*EXERCISE INPUTS*:
*** Block opens ***

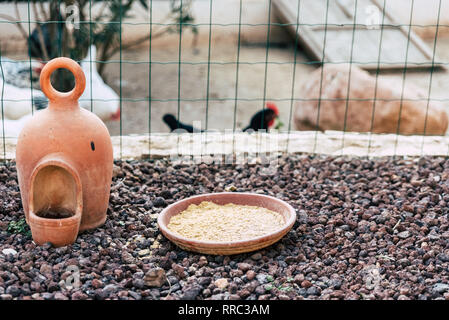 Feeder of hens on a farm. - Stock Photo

*** Block closes ***
*** Block opens ***

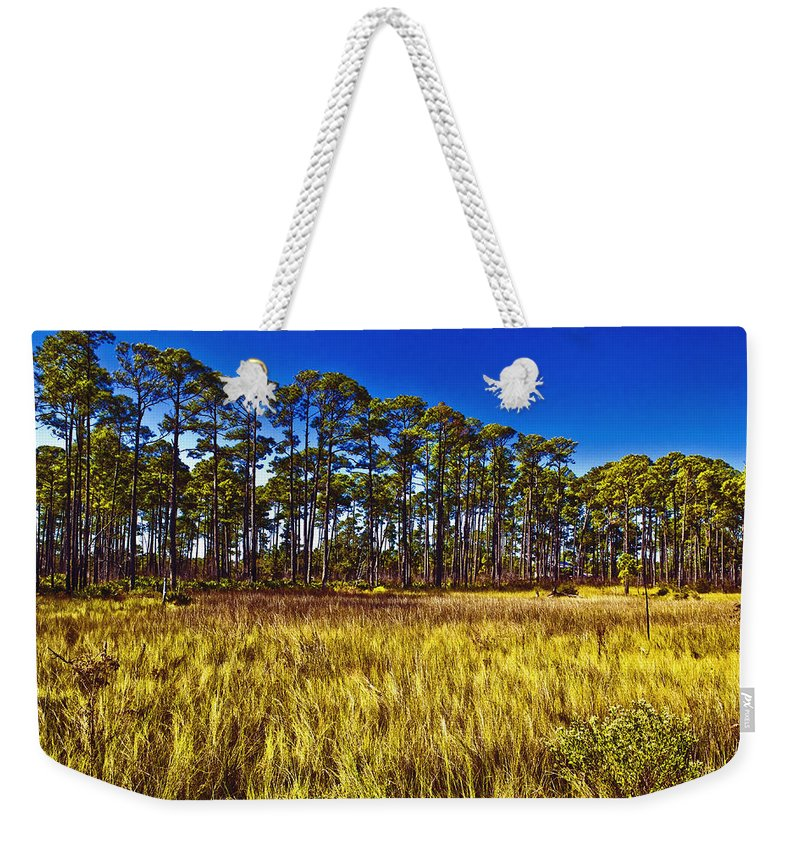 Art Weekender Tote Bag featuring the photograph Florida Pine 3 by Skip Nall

*** Block closes ***
*** Block opens ***

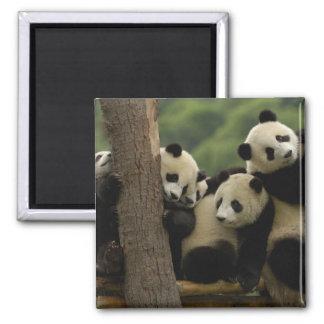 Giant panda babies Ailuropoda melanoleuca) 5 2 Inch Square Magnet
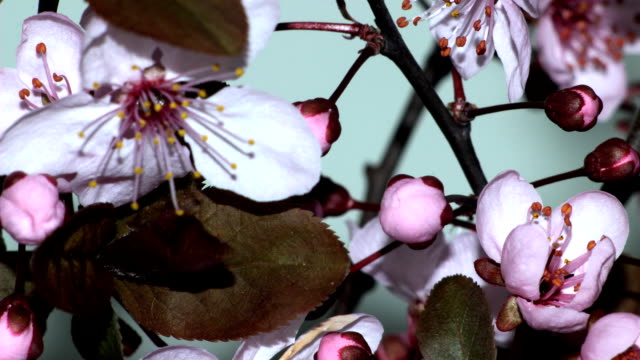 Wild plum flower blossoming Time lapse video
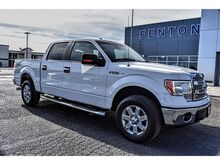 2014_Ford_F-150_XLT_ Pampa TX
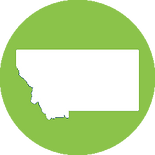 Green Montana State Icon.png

*** Block closes ***

*EXERCISE REQUIREMENTS*: Only the lines starting at the one that includes "Wild plum flower blossoming Time lapse video" and ending at the one that includes "Green Montana State Icon.png" should be retyped, exactly, from the records above; no pictures.

*ANSWER TO THE EXERCISE*:
 Wild plum flower blossoming Time lapse video
 2014_Ford_F-150_XLT_ Pampa TX
 Green Montana State Icon.png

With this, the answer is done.